Chennai Palani Mars Movie Review: An outlandish travelogue that quickly runs out of fuel

This story, written on the basis of Hindu mythology, is one that needed a far better filmmaking style than the one employed
Rating:(2 / 5)

The last time Vijay Sethupathi wrote a film was also the first time he ventured into production, with Orange Mittai. He is probably the busiest actor in the industry currently, and I was pleasantly surprised to learn, via the opening credits, that Vijay Sethupathi had not only co-produced, but also co-written Chennai Palani Mars. What's even more surprising is the subject at hand. Chennai Palani Mars, for all its faults, is one of the most outlandish films that has been written, shot and presented to the Tamil cinema audience in quite some time.

It is not just because it looks, sounds and behaves like a stoner film. It's also because it talks about humanism and existentialism, something that Sethupathi had first explored in Orange Mittai. First up, the names that these characters are given. Aakash (Praveen Raja) is a guy whose aspiration is to go to Mars through mind waves, because Ravana had done so with Pushpaka Vimana, back in the day. He keeps expanding his mind with drug usage to a point where he feels that he has understood space travel. However, unlike the vast sky, which is a protection from all things harmful, Aakash is the progenitor of negativity, so much so that you could well call him a bully. One character likens his nature and his behaviour to that of Russel Crowe's in A Beautiful Mind, which is again a story about a man who, while trying to save the vast world, becomes entrapped in his own mind. There is another character called Thiruparkadal Kannan (Vasant Marimuthu), who is named after a god supposedly present at the end of the road to salvation. Here, Kannan is a policeman, who provides an escape into (purported) peace for the ones who are stuck with the sins of the world. Yet, he is not who he appears to be.
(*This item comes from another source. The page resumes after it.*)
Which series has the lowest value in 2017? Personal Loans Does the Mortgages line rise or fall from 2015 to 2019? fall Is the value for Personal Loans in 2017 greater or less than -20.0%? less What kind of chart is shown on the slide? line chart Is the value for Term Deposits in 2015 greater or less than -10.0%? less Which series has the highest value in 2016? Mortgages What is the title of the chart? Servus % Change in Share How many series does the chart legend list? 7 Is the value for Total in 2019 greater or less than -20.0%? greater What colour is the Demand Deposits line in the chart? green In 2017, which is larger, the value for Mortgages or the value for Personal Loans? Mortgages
Cast: Praveen Raja, Rajesh Giriprasad, Vasant Marimuthu, A Ravikumar, Paari Elavazhagan
Director: Biju

It is quite interesting that none of the film's characters are people you want to root for. Chennai Palani Mars is a film full of dark characters, who might have the lightest of white shades to them. Yet, it is through their stories, and backstories told in spurts, that we begin to piece together a world that has been crueler to them than the other way round. They are the outliers, who have either been completely subjugated by society or whom the society has boycotted. They have been bullied, leered at, told to follow the rules, and at one point, they just couldn't take it anymore. You want to feel sorry for them. For their story.

However, this story, written with a firm basis on Hindu mythology — clues to which are splattered throughout the film, either in the form of texts (there is a book called In the Light of the Vedas) or songs sung by Aandava Perumal (a scene-stealing Rajesh Giriprasad) — is one that needed a far better filmmaking style than the one employed. The cinematography and the music try their best to keep this travelogue of Aakash and Aandava Perumal interesting, but the screenplay, pacing, dialogues are all awry.

Take, for example, Paari Elavazhagan's Karthik Krishnamurthy. Here's a man who wants to commit suicide. But to treat his world-weariness as just material for laughter, in a film that tries its best to keep mental health front and centre, is quite sad. There is also a lot of dead air in and between the scenes, which makes the two-hour runtime feel longer than it should.

Towards the end, when the film does end with a solution, the story of Icarus, narrated by Aakash, comes to mind. While Icarus lost his wings due to flying too close to the sun, Chennai Palani Mars, for all its ambition, doesn't even achieve lift-off.